Und setze dich mit aller Kraft dafür ein, dass Allah Gefallen an dir findet, so intensiv, wie es nur geht, und wie es ihm gebührt. Er hat euch erwählt und euch keine Härte in Glaubensangelegenheiten auferlegt. Folgt dem Bekenntnis eures Vaters Ibrahim.

Was ich am Christentum überhaupt nicht verstehen kann, ist der Zölibat. In allen Religionen geht es doch um den natürlichen Schöpfungsauftrag, darum, sich zu vermehren, und dann dürfen ausgerechnet die Priester diesen Auftrag nicht erfüllen.

Britta: Die katholischen Priester sollen so leben, wie Jesus gelebt hat. Jesus hat Menschen, die ihm nachfolgen wollen, nahegelegt, um des Himmelsreiches willen ehelos zu leben. Das heißt, dass sie sich vollkommen in den Dienst Gottes stellen sollen, statt an eine Familie und die damit zusammenhängenden Verpflichtungen gebunden zu sein. Sie sollen ganz für die Menschen da sein.

Ein Priester kann aus seiner intensiven Gottesbeziehung heraus dem Glauben anderer dienen und diese anderen in ihrer Gottesbeziehung bestärken. Mit seiner Bereitschaft, sich Gott ganz zur Verfügung zu stellen, soll er eine geistliche Vaterschaft ausüben.

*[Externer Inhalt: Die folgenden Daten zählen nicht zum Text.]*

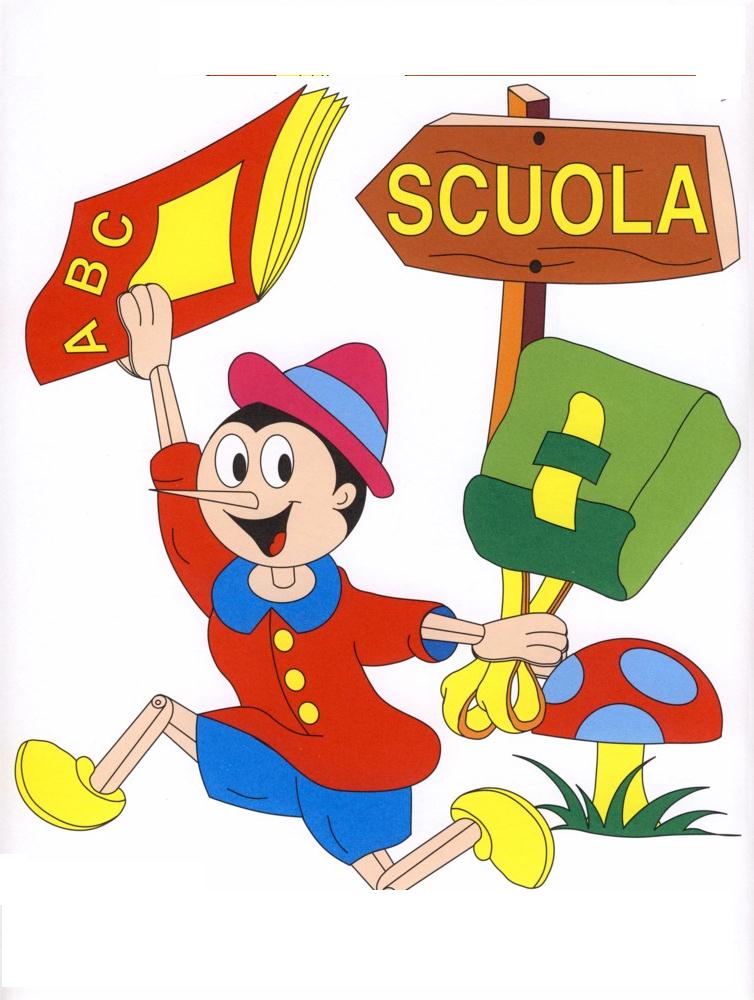 immagine colora fiaba pinocchio da colorare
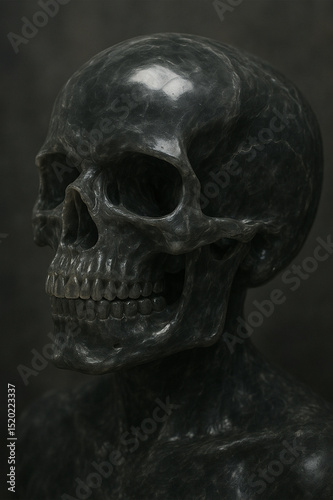 Black Crystal Skull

Alisa: Mal ehrlich, verstehst du das?

Britta: Ich verstehe es, aber der Zölibat ist problematisch geworden, weil viele Priester vereinsamen, wenn keiner da ist, der zu Hause auf sie wartet. Allein aus der Liebe Gottes zu leben, funktioniert für Priester nur, wenn sie Menschen haben, die ihnen nahe sind, und wenn sie eine sehr intensive Gottesbeziehung leben. Deshalb empfinden viele den Zölibat als lebensfern. Ihn leben zu können, ist sicher eine Gnade. Mir ist sie wohl nicht gegeben.

Da ist noch etwas, das ich am Islam nicht so ganz verstehe. Wir Christen können Aussagen über das Wesen Gottes treffen, weil er sich uns in Jesus offenbart hat. Wir können uns vorstellen, wie Jesus aussieht, und Bilder von ihm anfertigen. Ihr könnt keine Einsicht in Allahs Wesen haben, weil Allah immer größer ist. Ihr dürft euch kein Bild von ihm machen.

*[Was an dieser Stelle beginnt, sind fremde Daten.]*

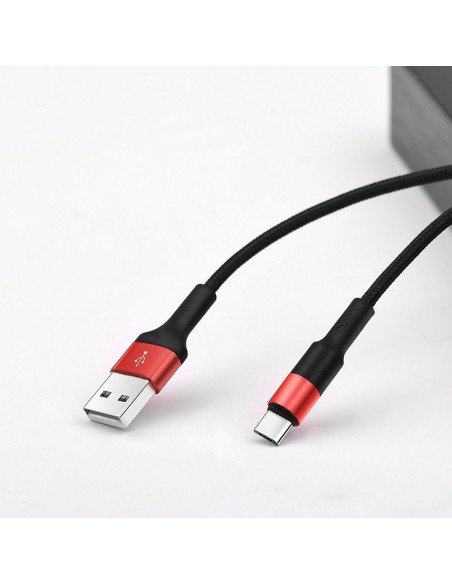 HOCO cable USB Xpress Type C X26 noir-rouge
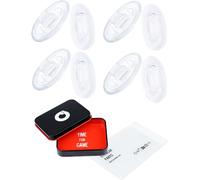 OWORK 4 pares de almohadillas de silicona ultra suave para nariz para Oakley Whisker/WireTap OO4071/Plaintiff OO4057/placa de metal OX5038, kit de repuesto de piezas de nariz antideslizantes a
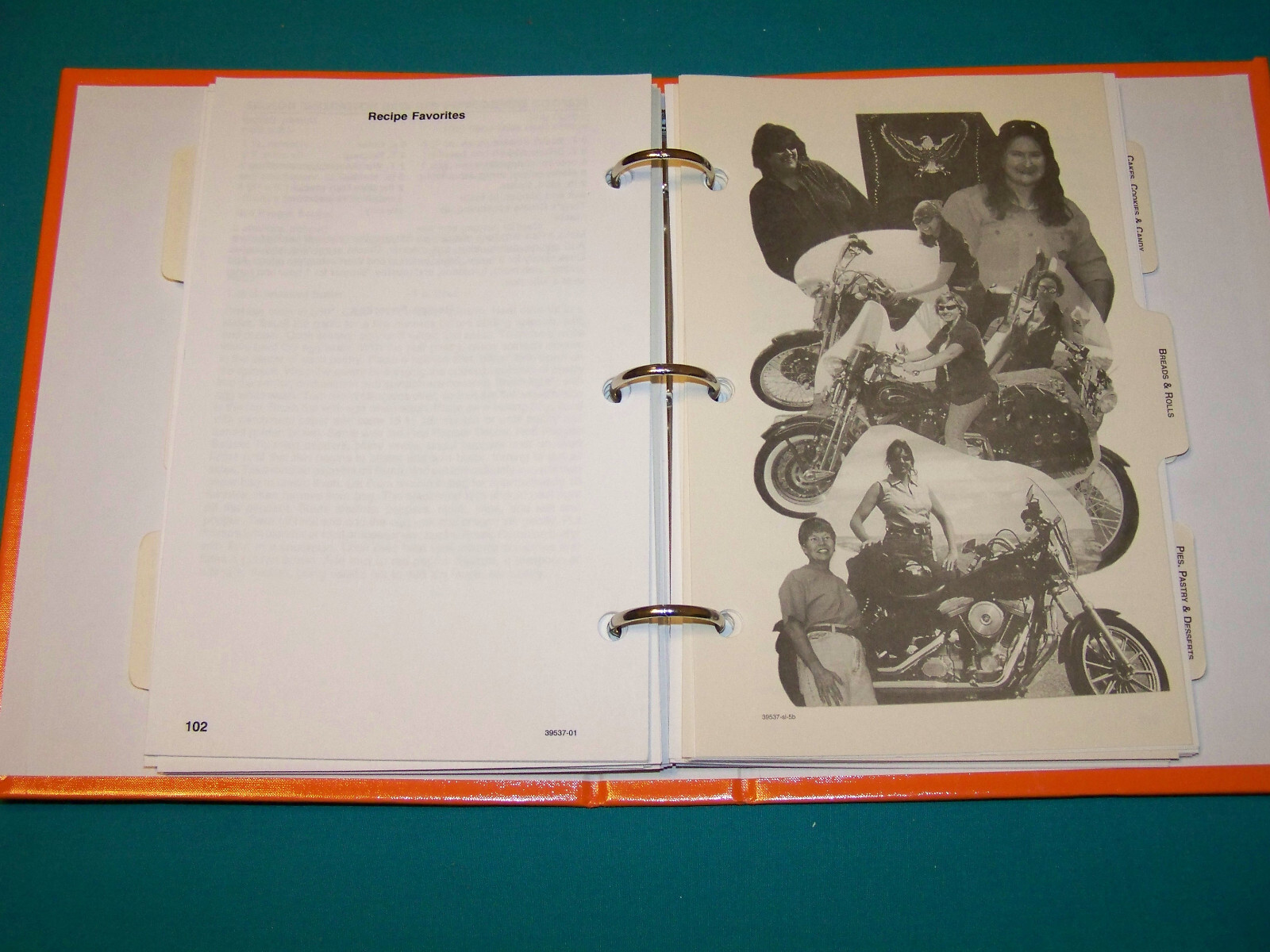 Ladies of Harley Raleigh HOG Cookbook Food, Friends and Motorcycles 2001 Photos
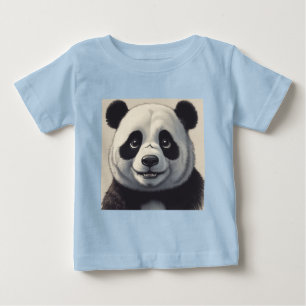 Panda Cartoon Zeichne Kunst Baby T-shirt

Alisa: Meinem Islamverständnis nach gibt es keine Gottesbilder, weil sich Allah im Islam den Menschen nie gezeigt hat. Jedes Bild also, das wir uns von ihm machen würden, wäre ein falsches Gottesbild. Ich habe auch nie wissen wollen, wie Allah aussieht. Ich spüre seine Gegenwart, das ist für mich viel intensiver und ich bin ihm dabei viel näher, als wenn ich wüsste, wie Allah aussieht.

Was mich bei euch wirklich stören würde, ist die Erbsünde, von der du schon gesprochen hast. Den Sündenfall Adams und Evas erzählt die Bibel viel radikaler als der Islam. Bei euch kommt jeder Mensch mit einer Sünde zur Welt, die andere am Anfang der Menschheitsgeschichte begangen haben.

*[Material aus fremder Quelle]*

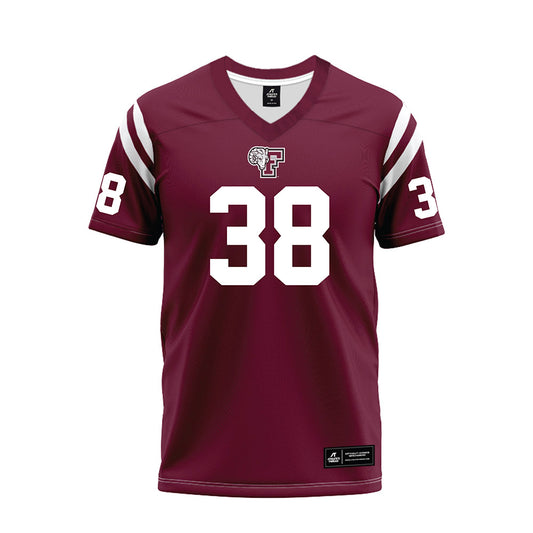Fordham - NCAA Football : Alex Fiala - Burgundy Football Jersey-0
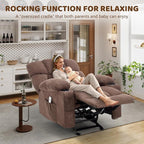Massage Rocking Recliner Chair, Ergonomic Recliners Sofa - Image 8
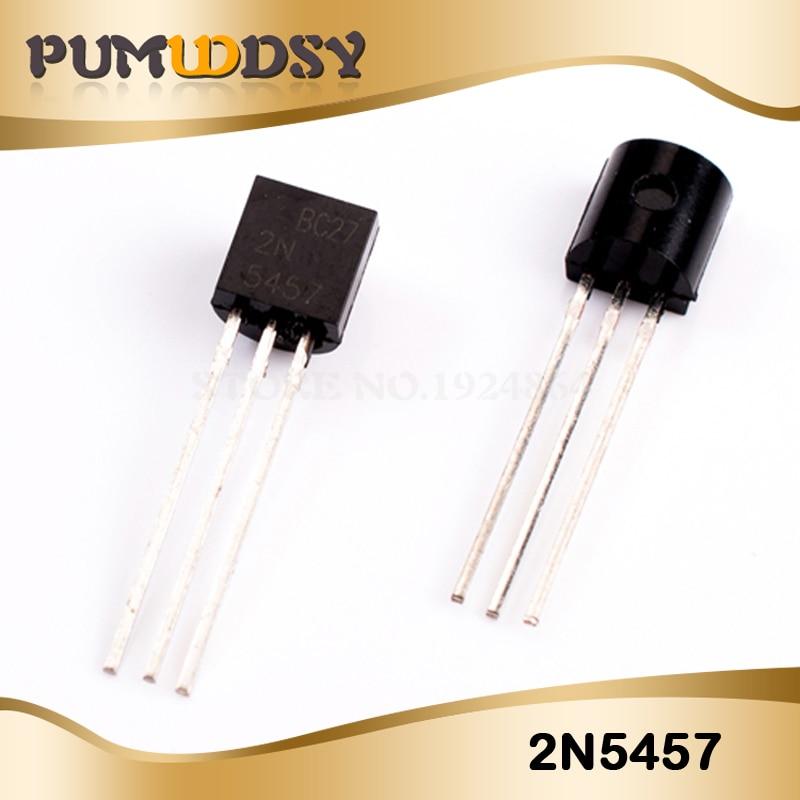 10 Pcs 2N5457 2N5457G TO-92 JFET N-Channel Transistor 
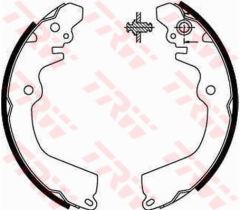 Trw Gs8666 Kampana Balata Space Runner  91-99 Carısma 95-06 Colt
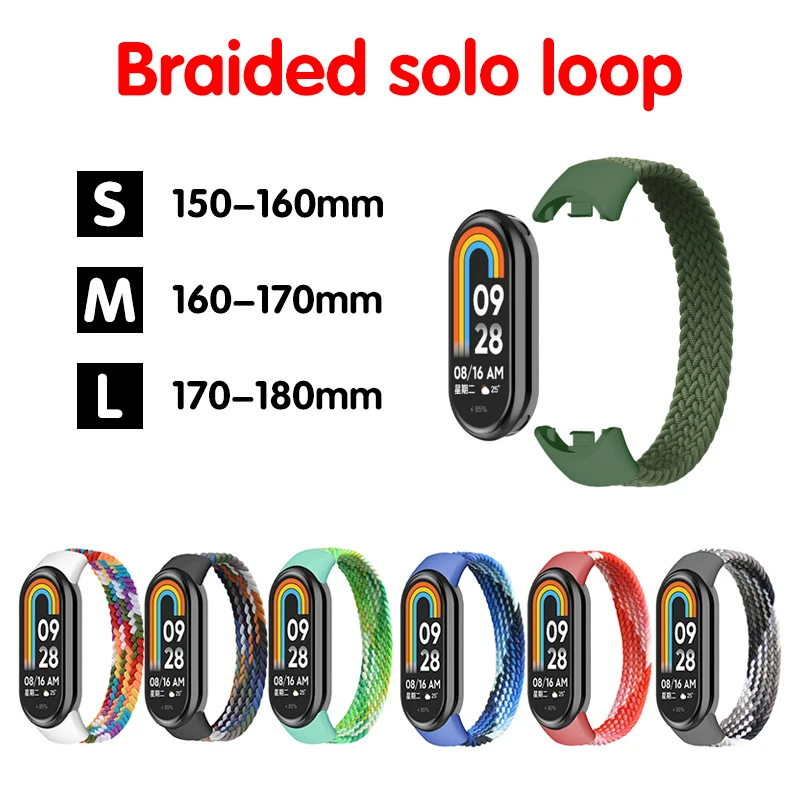 Strap for Mi band 7 8 6 5 Nylo - đánh giá và giá Solo Loop Strap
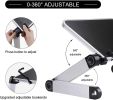 Adjustable Height Laptop Desk Laptop Stand for Bed Portable Lap Desk Foldable Table Workstation Notebook RiserErgonomic Computer Tray Reading Holder B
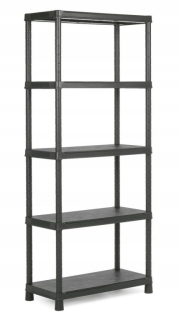 Regál policový - Knižnica Vidaxl, sivá betón, 60x30x210 cm, materiál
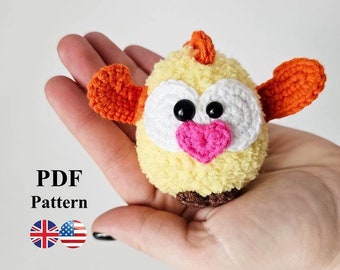 MOTIF AU CROCHET Poussin / Tutoriel Amigurumi Fichier PDF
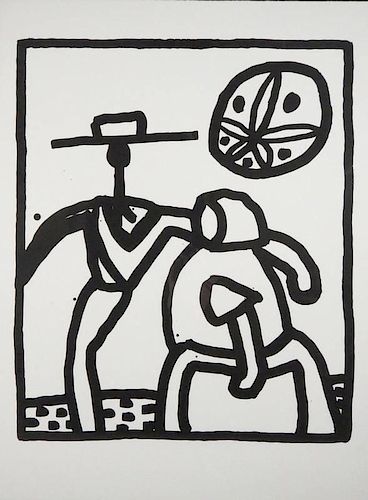 Keith Haring, Silkscreen - Untitled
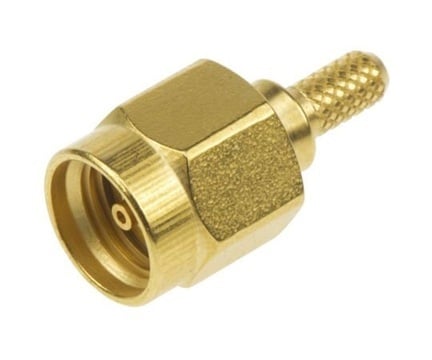 Đầu nối đồng trục SMA (tiếp điểm thẳng, mạ vàng, 50Ω) Radiall R125072000W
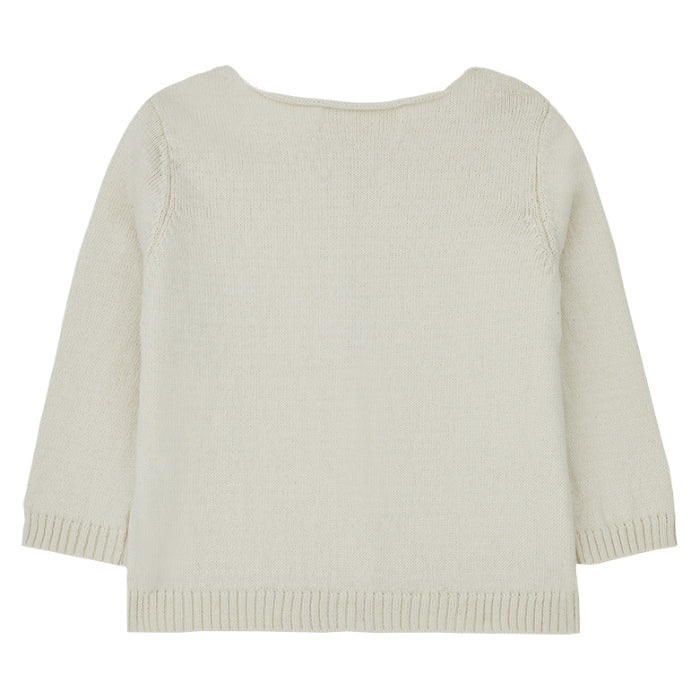 1+ In The Family Baby Sandra Cardigan Cream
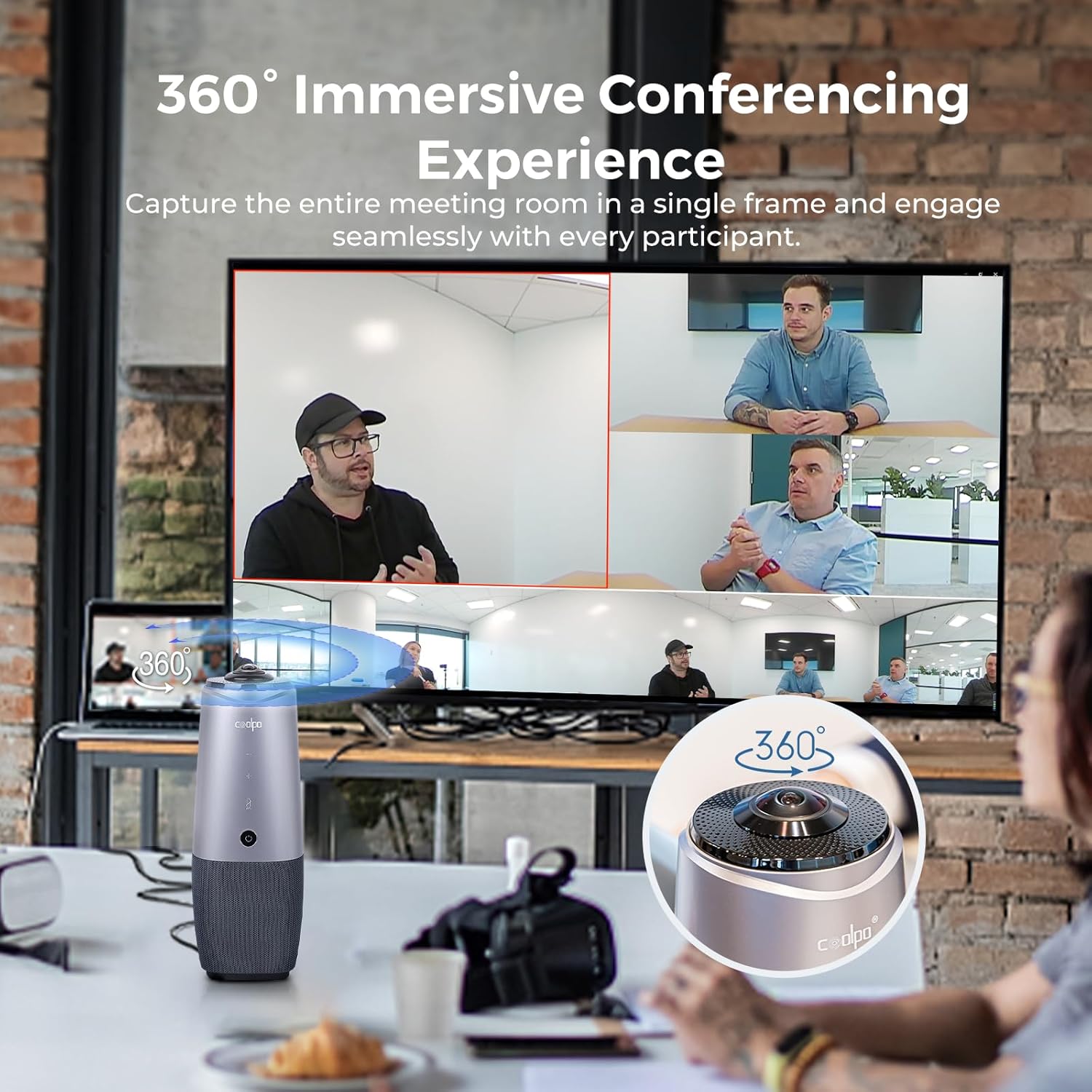4K Conference Room Camera with Speaker and Microphone C9322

Bei uns muss nicht die ganze Menschheit darunter leiden, dass Adam und Eva gesündigt haben. Jeder Muslim kommt sündenfrei zur Welt und nicht mit einer solchen Last. Ich frage mich, wie ein neugeborenes Kind schon ein Sünder sein kann, wo doch gerade bei euch jeder Mensch selbst für seine Taten verantwortlich ist.

Britta: Der Sündenfall ist in der Bibel das Drama schlechthin. Die Sünde von Adam und Eva besteht darin, dass sie die Stelle Gottes einnehmen wollten, indem sie vom Baum der Erkenntnis aßen. Das heißt, dass sie ihr Glück ohne Gott suchen wollten. Genau auf diese Art entstanden Kriege, Ausbeutung, Sklaverei und all die anderen Laster der Geschichte. Menschen sind auch oft in böse Strukturen verstrickt, die außerhalb ihrer Verantwortung liegen.

Das heißt, das Wort »Erbsünde« bedeutet mehr »Ursünde«. Sie meint den grundsätzlichen Hang des Menschen, aus Egoismus Böses zu tun oder sein Verstricktsein in sündhafte Strukturen. Sie bezieht sich nicht auf eine konkrete historische Sünde. In der Taufe spricht Gott uns zu, dass er uns trotz unserer Sünden liebt und uns nach dem Tod zu sich nach Hause holen wird.